Nach meinem letzten sternchentrunkenen Senfgefasel geht es hier wie versprochen etwas „trocken“ weiter.

Namul aus getrockneten Wurzeln (Doraji), Blättern (Chwi Namul) und Triebspitzen (Gosari). Klassische Beilagen auf dem Jesa-Sang (Tisch zum Ahnenritual). Ursprünglich als Trilogie geplant, wird es doch noch ein 3 in 1. Diese drei Namul-Variationen schleichen schon so lange in der Warteschleife herum, länger kann ich sie nicht festhalten. Das Rezept, das man als solches nicht wirklich titulieren kann, ist praktischerweise identisch für alle drei Beilagen.

1. Doraji_Ballonblume, chinesische Glockenblume_Platycodon grandiflorus

Der Geschmack dieser weißen Wurzel ist angenehm bitter und annähernd vergleichbar mit dem einer Schwarzwurzel. Doraji ist nur etwas fester im Biss und weniger crisp.

Die Wurzeln werden seit einigen tausend Jahren in China und Korea als Heilmittel gegen Erkältungen, Bronchitis und Racheninfektionen verwendet. Püriert oder zerstampft und in Honig eingelegt, sind sie ein altes Hausmittel gegen festsitzenden Husten, das beim Abhusten hilft. Zudem sind die Blüten so wunderschön zartlila (aber leider kurzlebig), dass ich sie auch aus rein optischen Gründen liebe (s. erstes Bild).

Wer einen grünen Daumen besitzt, kann die Blumen selbst anpflanzen und zunächst die Blüten, dann die Wurzeln genießen. In getrockneter Form sind sie jederzeit bei gut sortierten koreanischen Händlern erhältlich (oder online).

Die Doraji-Wurzeln werden geschält, dann in Salzwasser eingelegt (um Bitterstoffe grob auszuschwemmen) und anschließend direkt verarbeitet oder getrocknet.

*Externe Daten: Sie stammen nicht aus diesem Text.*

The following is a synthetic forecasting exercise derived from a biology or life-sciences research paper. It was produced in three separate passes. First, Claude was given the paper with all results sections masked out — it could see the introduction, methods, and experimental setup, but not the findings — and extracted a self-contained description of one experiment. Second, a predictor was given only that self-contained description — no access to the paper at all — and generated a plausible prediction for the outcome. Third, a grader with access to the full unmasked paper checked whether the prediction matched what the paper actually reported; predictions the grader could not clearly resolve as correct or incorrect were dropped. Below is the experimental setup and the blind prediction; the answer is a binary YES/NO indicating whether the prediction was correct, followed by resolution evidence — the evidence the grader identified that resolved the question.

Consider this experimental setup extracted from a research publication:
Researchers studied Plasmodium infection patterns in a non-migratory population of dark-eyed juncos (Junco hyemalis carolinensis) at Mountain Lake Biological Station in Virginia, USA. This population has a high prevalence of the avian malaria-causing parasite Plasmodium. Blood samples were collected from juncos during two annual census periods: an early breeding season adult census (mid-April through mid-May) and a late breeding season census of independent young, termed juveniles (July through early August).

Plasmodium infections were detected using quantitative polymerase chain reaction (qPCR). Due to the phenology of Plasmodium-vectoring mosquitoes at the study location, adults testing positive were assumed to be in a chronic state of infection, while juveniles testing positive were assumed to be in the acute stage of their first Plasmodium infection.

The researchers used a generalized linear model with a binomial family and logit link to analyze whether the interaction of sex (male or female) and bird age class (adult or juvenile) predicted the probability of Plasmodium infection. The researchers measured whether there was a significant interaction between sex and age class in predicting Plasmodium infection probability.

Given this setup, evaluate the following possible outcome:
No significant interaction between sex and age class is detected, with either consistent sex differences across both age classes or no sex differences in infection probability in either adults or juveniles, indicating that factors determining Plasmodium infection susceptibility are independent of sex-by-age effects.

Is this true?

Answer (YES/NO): YES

Für die Zubereitung werden sie kurz blanchiert und entweder süßlich scharf mit Gochujang als Muchim (Salat) vermengt oder wie hier ohne Gochujang hell in der Pfanne sautiert (Bokkeum).

Ein Rezept ist wie gesagt fast nicht erforderlich. Einfach die gewünschte Menge Wurzel (frisch oder getrocknet, dann vorab 2-3 Tage in Wasser einweichen) wie oben genannt vorbereiten und blanchieren. Gut abtropfen lassen und mit etwas Öl auf hoher Flamme schnell sautieren. Mit Salz und Pfeffer abschmecken. Da sicher niemand von euch ein Ahnenritual vollzieht, kann nach Geschmack noch eine fein gehackte Knoblauchzehe verwendet werden. Mit etwas (schwarzen) Sesamkörnern und etwas Sesamöl besprenkeln und als Banchan/Beilage servieren.

2. Chwi Namul

Man nennt sie in Korea auch die Königin der Wildkräuter ‘산나물의 왕’. Von ihr gibt es viele Varianten. Über 100 verschiedene Sorten sind allein in Korea bekannt, davon sind ca. 60 essbar.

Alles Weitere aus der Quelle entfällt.